- [WHAT IS BEING ASKED]:
Take every line containing "trap" from the material and copy it.

- [SUPPLIED MATERIAL]:
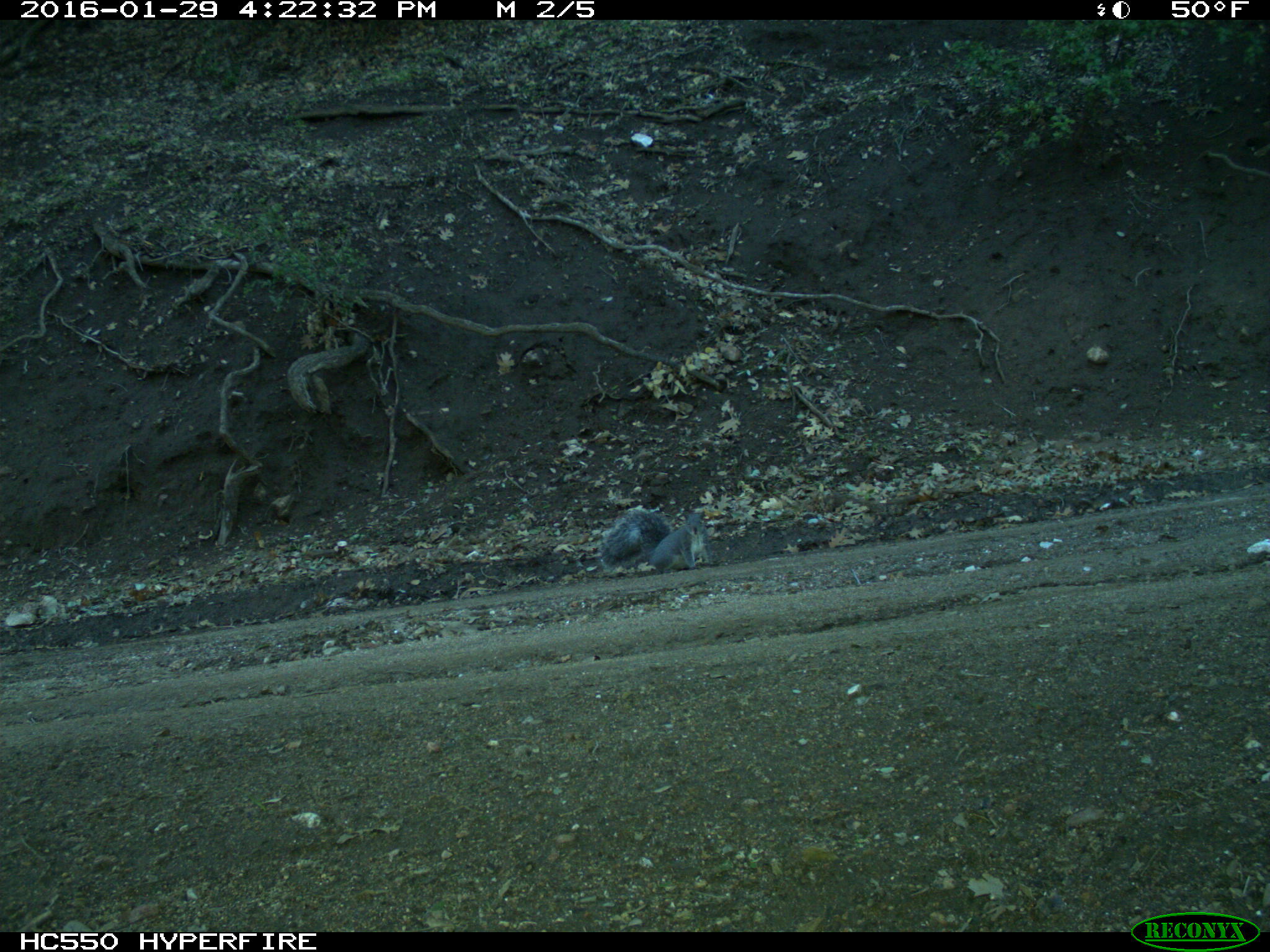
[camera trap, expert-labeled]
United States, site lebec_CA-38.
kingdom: Animalia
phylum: Chordata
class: Mammalia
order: Rodentia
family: Sciuridae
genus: Sciurus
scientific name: Sciurus carolinensis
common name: eastern gray squirrel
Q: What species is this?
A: Sciurus carolinensis (eastern gray squirrel).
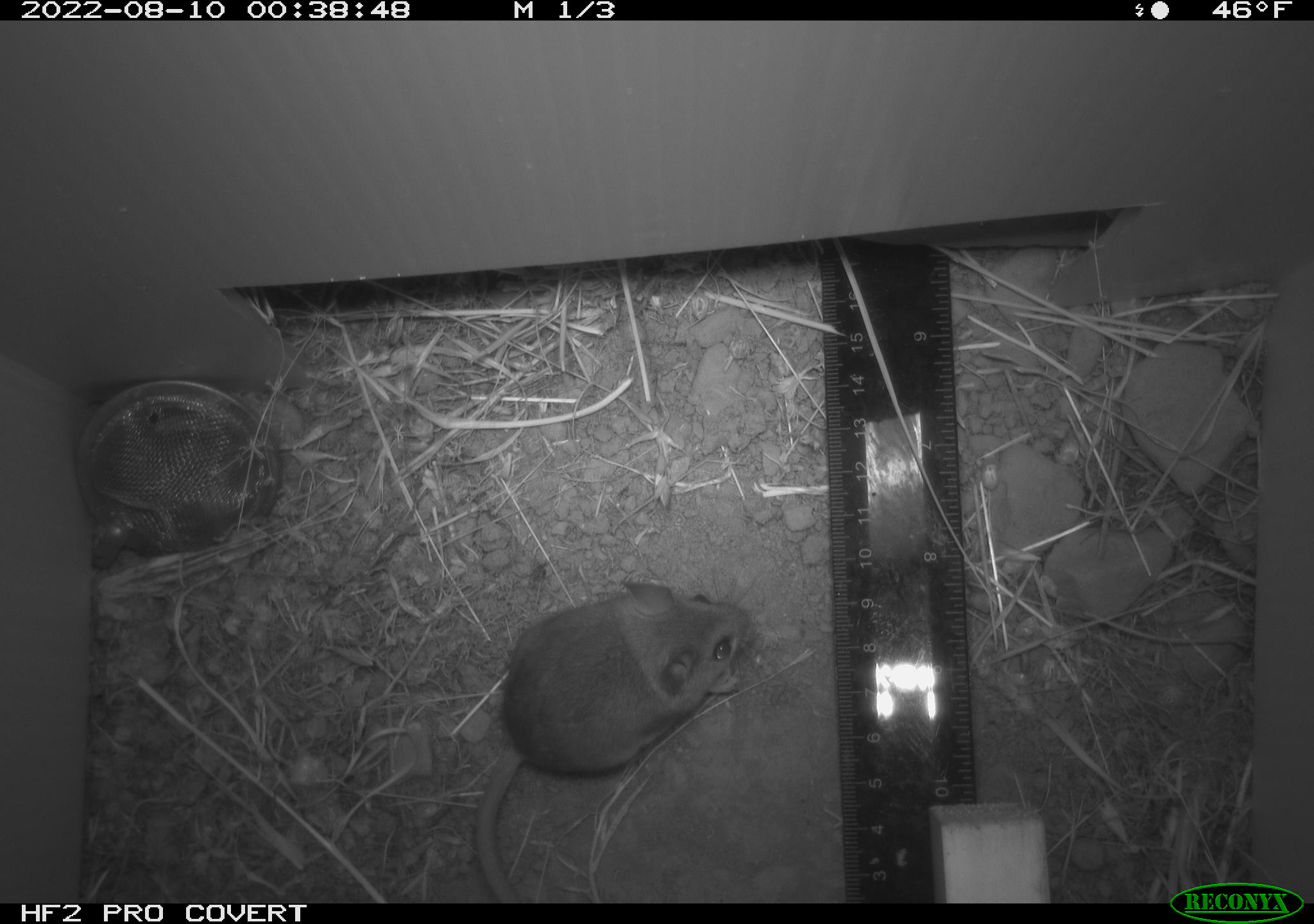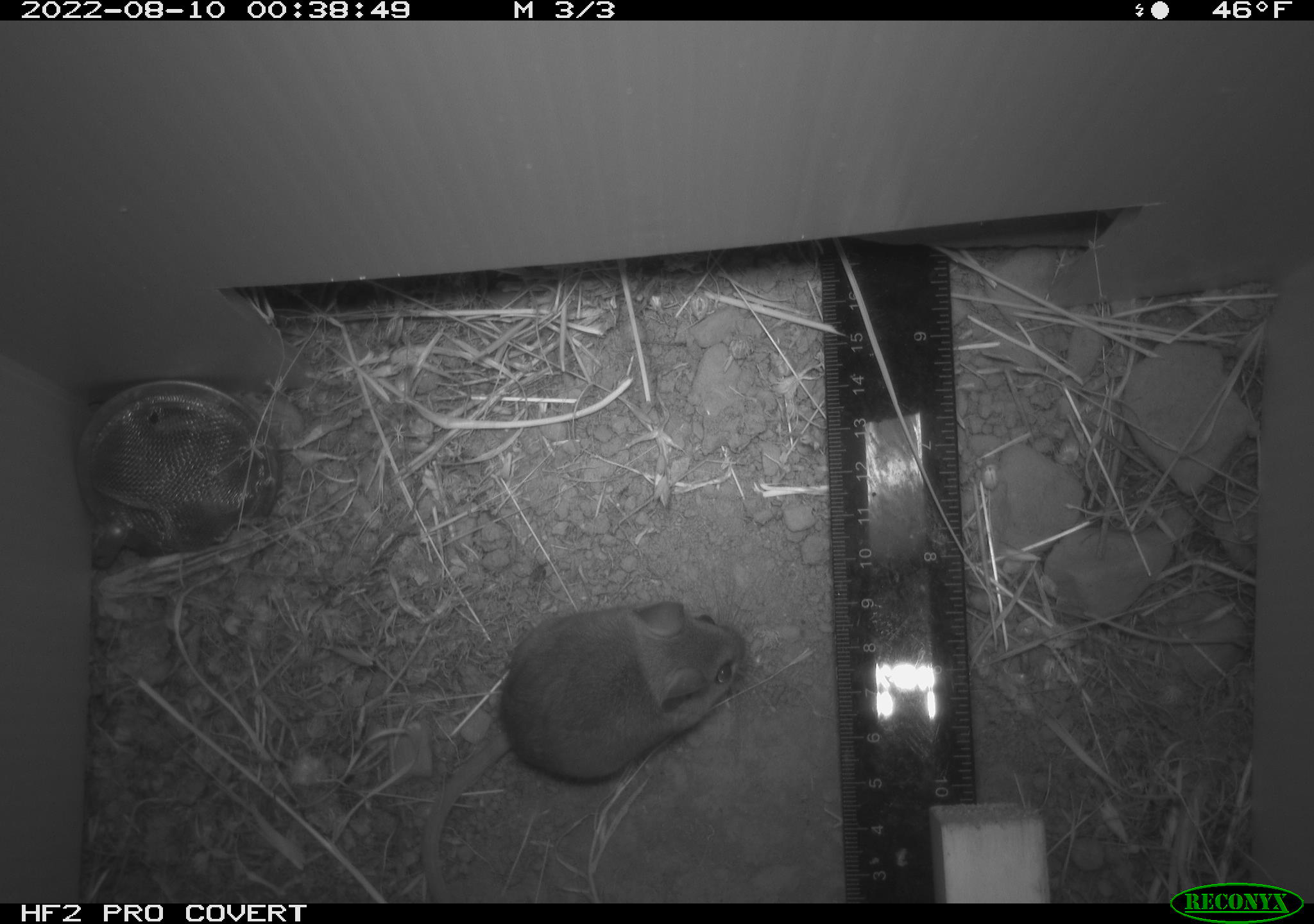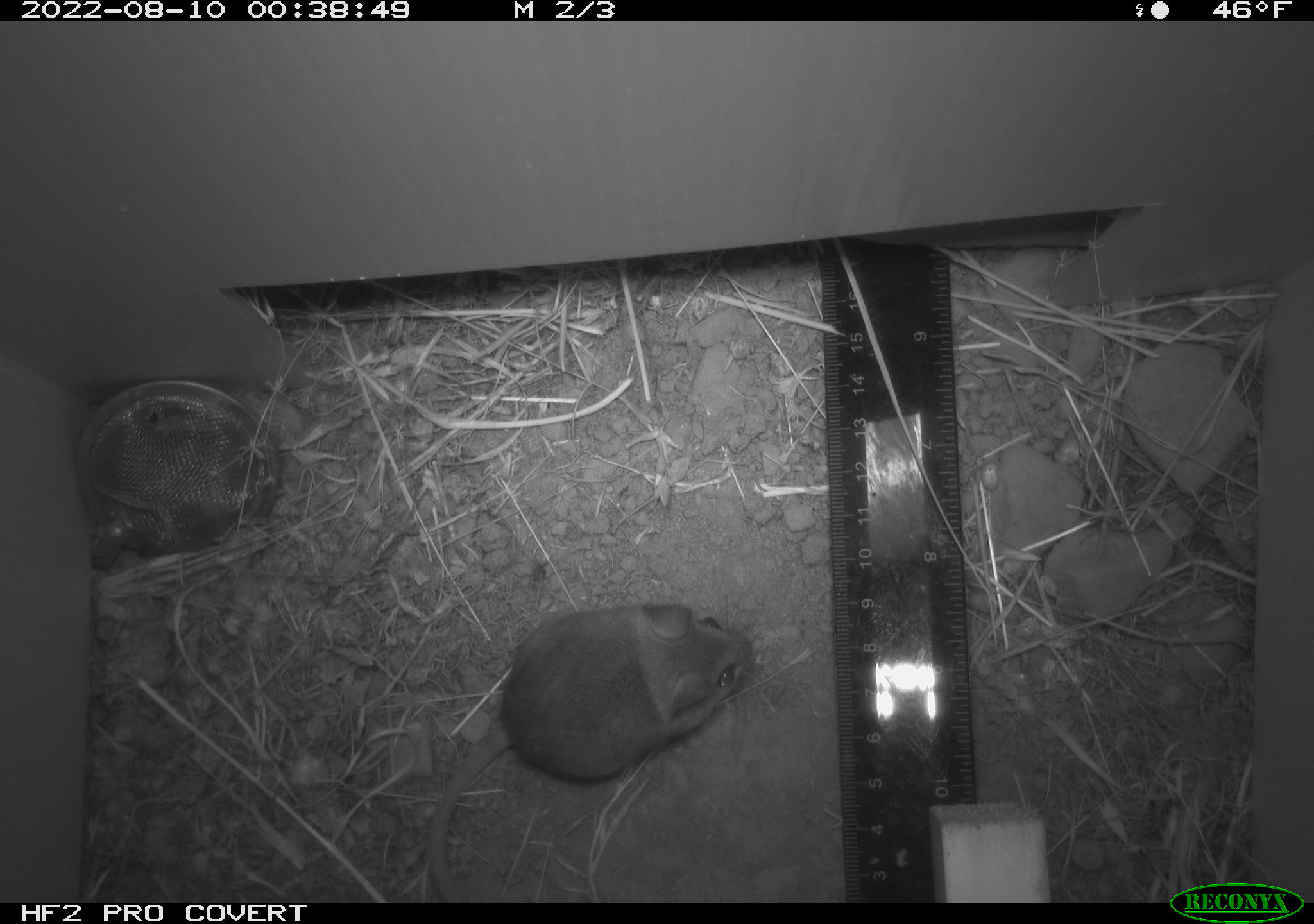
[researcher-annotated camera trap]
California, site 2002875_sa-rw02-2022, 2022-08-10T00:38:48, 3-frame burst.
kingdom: Animalia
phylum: Chordata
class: Mammalia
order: Rodentia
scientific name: Rodentia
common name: mouse species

- [THE ANSWER]:
[camera trap, expert-labeled]
[researcher-annotated camera trap]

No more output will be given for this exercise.